──────── Input records
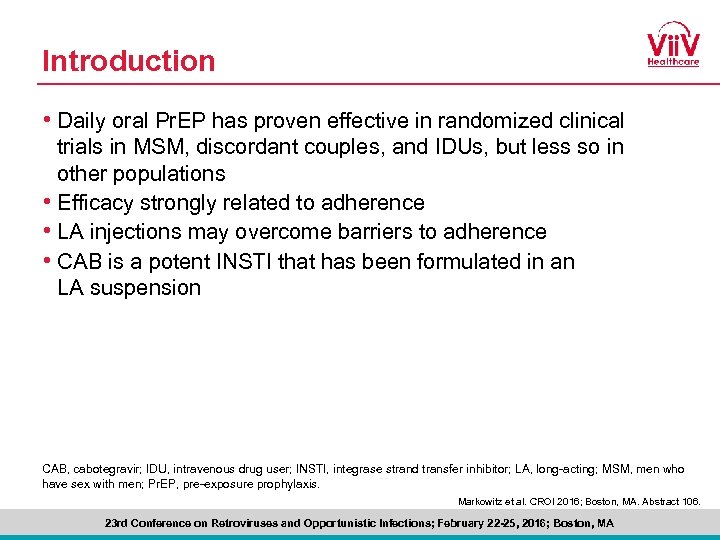 Introduction

ViiV Healthcare

• Daily oral PrEP has proven effective in randomized clinical trials in MSM, discordant couples, and IDUs, but less so in other populations
• Efficacy strongly related to adherence
• LA injections may overcome barriers to adherence
• CAB is a potent INSTI that has been formulated in an LA suspension

CAB, cabotegravir; IDU, intravenous drug user; INSTI, integrase strand transfer inhibitor; LA, long-acting; MSM, men who have sex with men; PrEP, pre-exposure prophylaxis.

Markowitz et al. CROI 2016; Boston, MA. Abstract 106.

23rd Conference on Retroviruses and Opportunistic Infections; February 22-25, 2016; Boston, MA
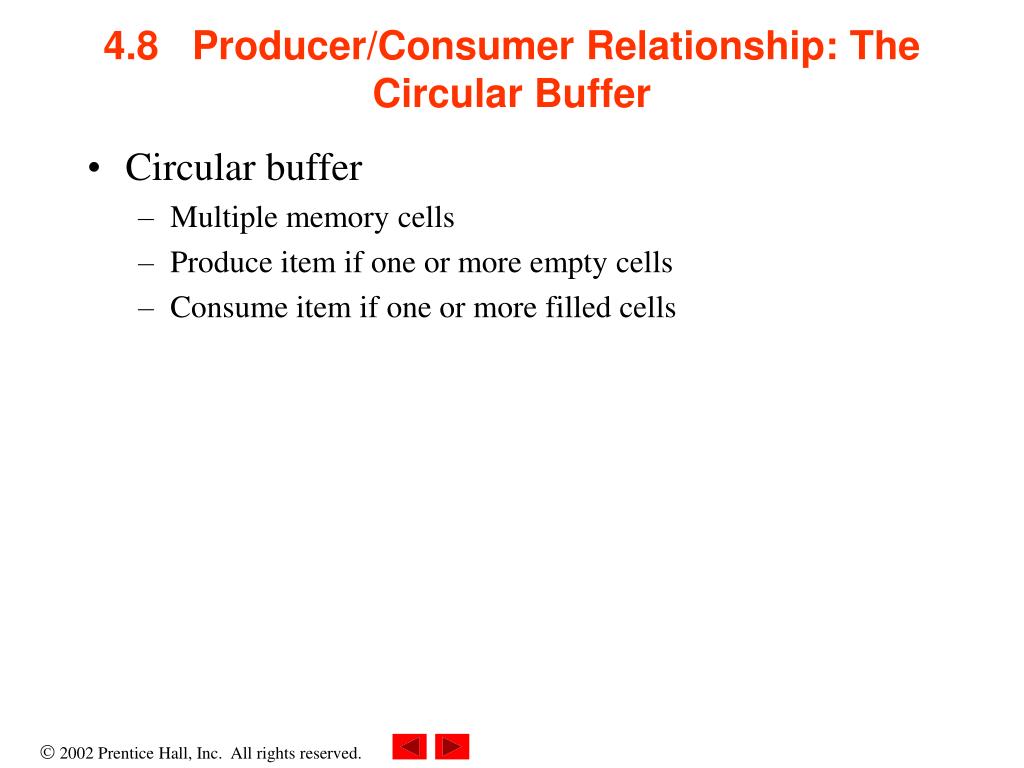 4.8 Producer/Consumer Relationship: The Circular Buffer

• Circular buffer
– Multiple memory cells
– Produce item if one or more empty cells
– Consume item if one or more filled cells

© 2002 Prentice Hall, Inc. All rights reserved.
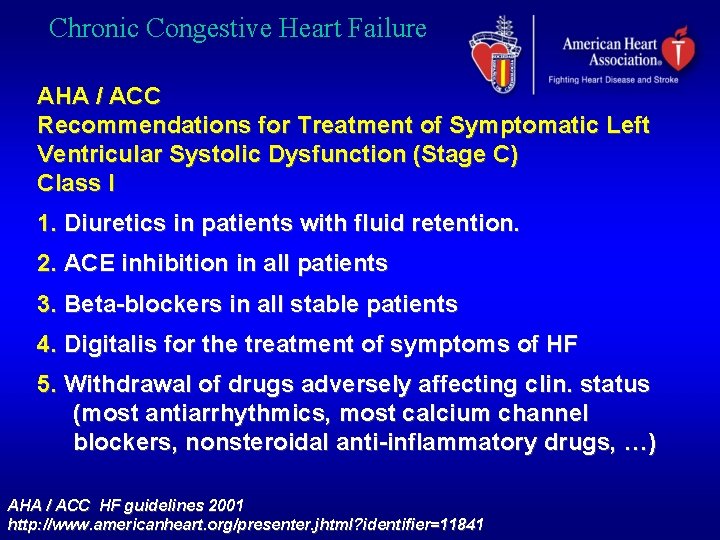 Chronic Congestive Heart Failure

American Heart Association®
Fighting Heart Disease and Stroke

AHA / ACC
Recommendations for Treatment of Symptomatic Left Ventricular Systolic Dysfunction (Stage C)
Class I

1. Diuretics in patients with fluid retention.

2. ACE inhibition in all patients

3. Beta-blockers in all stable patients

4. Digitalis for the treatment of symptoms of HF

5. Withdrawal of drugs adversely affecting clin. status (most antiarrhythmics, most calcium channel blockers, nonsteroidal anti-inflammatory drugs, …)

AHA / ACC HF guidelines 2001
http://www.americanheart.org/presenter.jhtml?identifier=11841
────────────────
Tally the lines of the data that contain the string "more" and report the total alone.

2